Inside the Hall of Private Audiences

Next to the palace is a mausoleum and mosque. The walk over and back was treacherous. The entire way we were surrounded by street vendors, shoving their wares in our faces and following us down the road. Even within the courtyard of the mosque, there were blankets set up with all sorts of knick-knacks to be sold. It’s sometimes difficult to focus on what you’re looking at when you’re strategically trying to avoid a vendor.

When you wish upon a mausoleum...?
The mausoleum was a white marble building with a lumpy bed inside, covered in lots of colorful blankets. I could not make up my mind about what I thought might be underneath. When we went inside, we were asked if we wanted to make a wish. Several of us were given red thread, and the wishes were received when one ties the thread with three knots around the marble screen on the side of the mausoleum. We’ll see if they come true.

After another hour drive, we finally made it to Agra, and headed directly for the Red Fort. This fort was also held by the Mughals, and it was built in red sandstone, which give it its name. The fort was less for an army and more for the royal family. The Red Fort gives a clear view of the Taj Mahal, which we will visit tomorrow. The Taj Mahal was built by Shah Jahan, and this man was also responsible for the additions to the fort in white marble. As we were walking through the red sandstone buildings, we ducked through this small, low door, and suddenly all of the buildings were white.
Near the end of his life, Shah Jahan was actually held captive by one of his sons, who wanted the power of the throne. He was kept in his private quarters in the castle, with the best view of the Taj Mahal in the entire fort. His quarters were elaborately decorated, with precious stones inlayed into the white marble. They even used petrified wood to create the decoration. He lived there for 8 years until his death, at which time a boat carried his body from the fort to the Taj Mahal to be buried with his wife.

This fort also originally housed the famous Peacock Throne, which was allegedly captured by the British when they seized the fort, and has never been returned to India.

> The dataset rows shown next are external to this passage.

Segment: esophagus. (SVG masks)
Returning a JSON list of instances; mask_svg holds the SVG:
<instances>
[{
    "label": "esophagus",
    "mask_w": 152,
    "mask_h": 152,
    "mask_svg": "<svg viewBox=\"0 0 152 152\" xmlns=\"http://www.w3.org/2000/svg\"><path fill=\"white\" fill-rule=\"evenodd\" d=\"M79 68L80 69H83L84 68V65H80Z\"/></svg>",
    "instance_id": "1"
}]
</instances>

After a really long, hot day, we relaxed in the hotel and are headed to bed early. We leave tomorrow at 5:15 am to catch the sunrise at the Taj Mahal!
First glimpse of the Taj Mahal
The Red Fort


  1. Great accounts, great pictures... I really need to visit again.

  2. Thank you to all you writers who have taken the time to give us a wonderful travelogue even after your long days......On a different note, a friend told me of something her world traveler daughter does when she departs a country. She leaves the clothes that she purchased there with her friends in her adopted country to give to those in need.